Karir Mpu Kuturan cepat menanjak. Namun itu bukan berarti, kehadiran
kakakkakak beliau, tidaklah berarti dan tidak berkesan. Oleh karena
disamping beliau mengkhususkan dalam bidang agama, juga ikut membantu
Mpu kuturan, baik dalam jabatan selaku ketua majelis. Beberapa buah
prasati yang terbuat daril lembaran tembaga, yang memakai aksara palawa
atau Medang, mempergunakan bahas Bali Kuna atau Jawa Kuna, ada memuat
nama Mpu Kuturan lengkap dengan jabatan beliau sebagai senapati.

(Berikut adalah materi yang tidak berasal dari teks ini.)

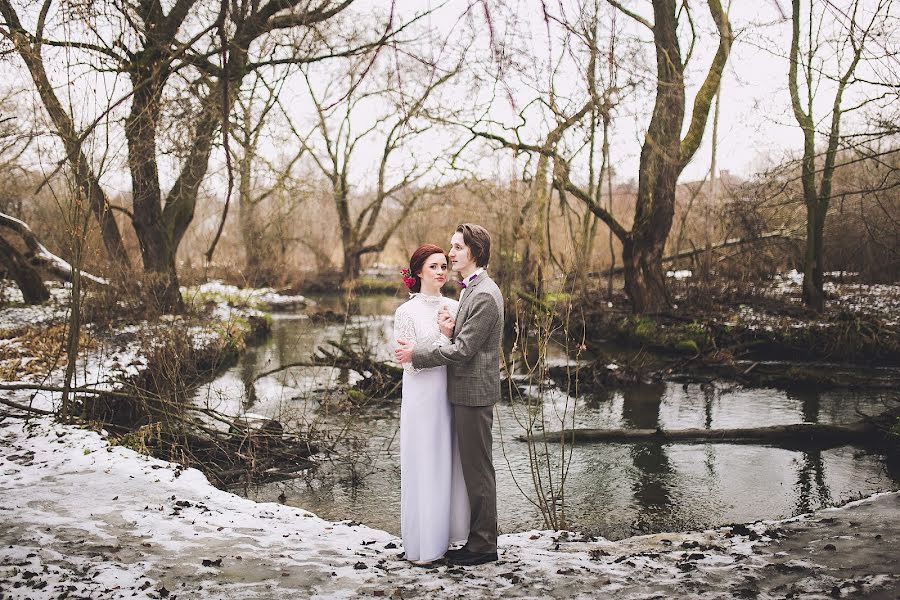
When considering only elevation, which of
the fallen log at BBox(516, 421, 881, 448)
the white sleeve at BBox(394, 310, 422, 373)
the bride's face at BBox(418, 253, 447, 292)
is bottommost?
the fallen log at BBox(516, 421, 881, 448)

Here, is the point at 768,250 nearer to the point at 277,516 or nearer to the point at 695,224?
the point at 695,224

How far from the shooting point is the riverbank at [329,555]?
3711mm

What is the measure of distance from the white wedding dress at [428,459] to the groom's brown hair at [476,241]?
468 millimetres

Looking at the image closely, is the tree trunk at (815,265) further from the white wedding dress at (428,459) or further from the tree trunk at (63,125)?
the tree trunk at (63,125)

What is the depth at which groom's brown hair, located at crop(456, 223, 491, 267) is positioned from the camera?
13.8ft

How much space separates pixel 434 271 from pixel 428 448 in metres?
1.01

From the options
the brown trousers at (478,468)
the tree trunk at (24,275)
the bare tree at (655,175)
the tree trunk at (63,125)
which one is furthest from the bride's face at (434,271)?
the tree trunk at (24,275)

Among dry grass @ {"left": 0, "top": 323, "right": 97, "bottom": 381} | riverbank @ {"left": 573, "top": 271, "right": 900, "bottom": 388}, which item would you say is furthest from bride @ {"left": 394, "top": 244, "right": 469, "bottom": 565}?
riverbank @ {"left": 573, "top": 271, "right": 900, "bottom": 388}

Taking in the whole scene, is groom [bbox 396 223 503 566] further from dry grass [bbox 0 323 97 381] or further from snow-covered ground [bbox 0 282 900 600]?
dry grass [bbox 0 323 97 381]

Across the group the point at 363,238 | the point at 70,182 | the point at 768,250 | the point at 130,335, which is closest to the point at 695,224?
the point at 768,250

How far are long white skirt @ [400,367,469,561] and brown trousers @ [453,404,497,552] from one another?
0.10 meters

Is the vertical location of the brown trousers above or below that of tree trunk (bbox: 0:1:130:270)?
below

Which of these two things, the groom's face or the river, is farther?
the river

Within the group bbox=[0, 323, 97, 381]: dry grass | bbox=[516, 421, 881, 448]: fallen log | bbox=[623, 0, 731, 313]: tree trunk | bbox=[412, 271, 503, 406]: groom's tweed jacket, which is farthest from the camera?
bbox=[623, 0, 731, 313]: tree trunk
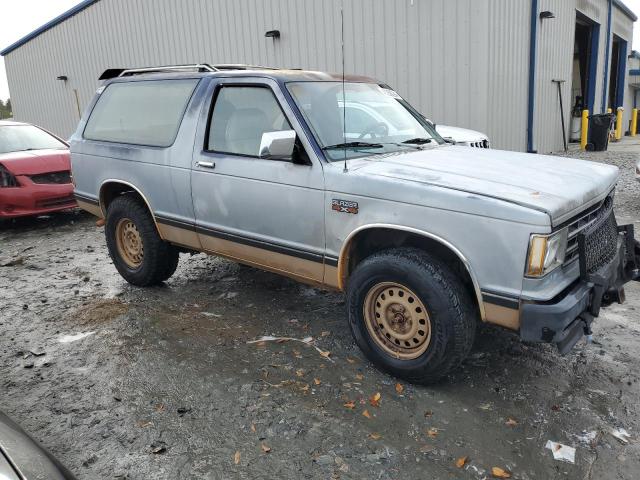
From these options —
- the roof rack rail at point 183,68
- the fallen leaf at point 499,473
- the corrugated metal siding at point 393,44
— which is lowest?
the fallen leaf at point 499,473

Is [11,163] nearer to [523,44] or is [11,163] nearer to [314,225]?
[314,225]

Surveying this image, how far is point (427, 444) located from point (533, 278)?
0.99 metres

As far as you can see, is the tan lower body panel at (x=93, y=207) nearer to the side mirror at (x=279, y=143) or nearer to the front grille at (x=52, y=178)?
the side mirror at (x=279, y=143)

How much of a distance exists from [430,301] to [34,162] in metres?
6.84

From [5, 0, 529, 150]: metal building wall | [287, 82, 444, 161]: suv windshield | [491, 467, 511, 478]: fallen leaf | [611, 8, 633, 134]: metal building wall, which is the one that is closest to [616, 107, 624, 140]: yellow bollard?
[611, 8, 633, 134]: metal building wall

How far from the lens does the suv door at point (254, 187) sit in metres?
3.44

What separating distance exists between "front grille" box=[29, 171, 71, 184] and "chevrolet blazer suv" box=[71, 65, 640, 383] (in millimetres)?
3303

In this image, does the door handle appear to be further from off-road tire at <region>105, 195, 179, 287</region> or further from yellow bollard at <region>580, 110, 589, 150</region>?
yellow bollard at <region>580, 110, 589, 150</region>

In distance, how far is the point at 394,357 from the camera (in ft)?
10.6

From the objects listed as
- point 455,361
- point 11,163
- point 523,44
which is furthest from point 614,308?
point 523,44

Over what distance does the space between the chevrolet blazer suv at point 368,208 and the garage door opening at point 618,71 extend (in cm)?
2237

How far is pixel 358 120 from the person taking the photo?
3.79m

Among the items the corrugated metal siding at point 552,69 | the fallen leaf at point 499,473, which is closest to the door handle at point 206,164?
the fallen leaf at point 499,473

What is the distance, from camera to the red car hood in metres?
7.48
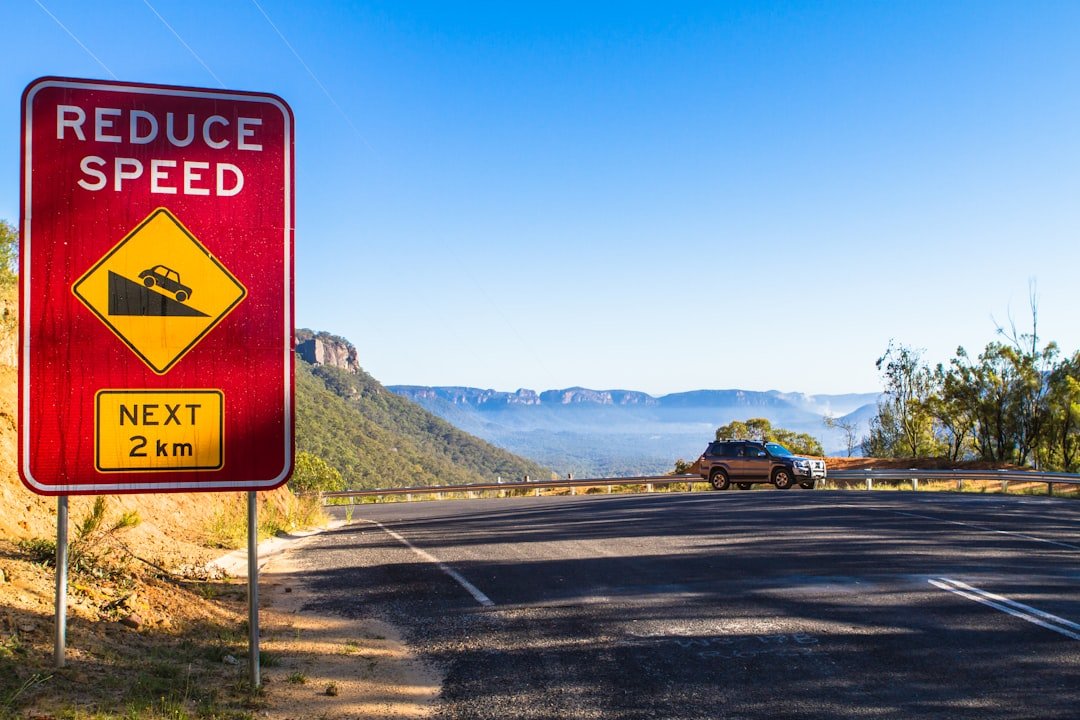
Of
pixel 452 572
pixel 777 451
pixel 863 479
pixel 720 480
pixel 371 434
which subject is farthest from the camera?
pixel 371 434

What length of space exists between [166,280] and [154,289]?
9 cm

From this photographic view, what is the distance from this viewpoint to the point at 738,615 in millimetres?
7191

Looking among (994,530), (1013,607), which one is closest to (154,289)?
(1013,607)

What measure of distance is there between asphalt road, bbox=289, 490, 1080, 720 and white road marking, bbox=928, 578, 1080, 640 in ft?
0.10

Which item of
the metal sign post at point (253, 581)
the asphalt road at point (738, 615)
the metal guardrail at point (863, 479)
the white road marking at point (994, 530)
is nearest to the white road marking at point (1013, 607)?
the asphalt road at point (738, 615)

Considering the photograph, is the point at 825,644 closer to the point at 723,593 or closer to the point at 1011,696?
the point at 1011,696

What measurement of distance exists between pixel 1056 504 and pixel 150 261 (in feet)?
68.7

Prasasti itu merupakan sebagai salah satu bukti akan kebenaran jabatan
yang pernah dipangku Mpu Kuturan. Prasasti-prasasti tersebut sampai
sekarang masih disimpan dibeberapa tempat, yaitu :
- Di desa Serai, kecamatan Kintamani (bangle) yang bertahun saka 915
- Di Pura Abang Desa Batur, kecamatan Kintamani (bangli) yang bertahun saka 933
- Di desa Sambiran Kecamatan Tejakula (buleleng) yang bertahun saka 938
- Di desa batuan, kecamatan Sukawati (Gianyar) yang bertahun saka 944
- Di desa buahan, kecamatan kintamani (banglli) yang bertahun saka 947
- Di pura Kehen Bangli, tidak dapat dibaca tahunnya, karena sebagian sudah rusak.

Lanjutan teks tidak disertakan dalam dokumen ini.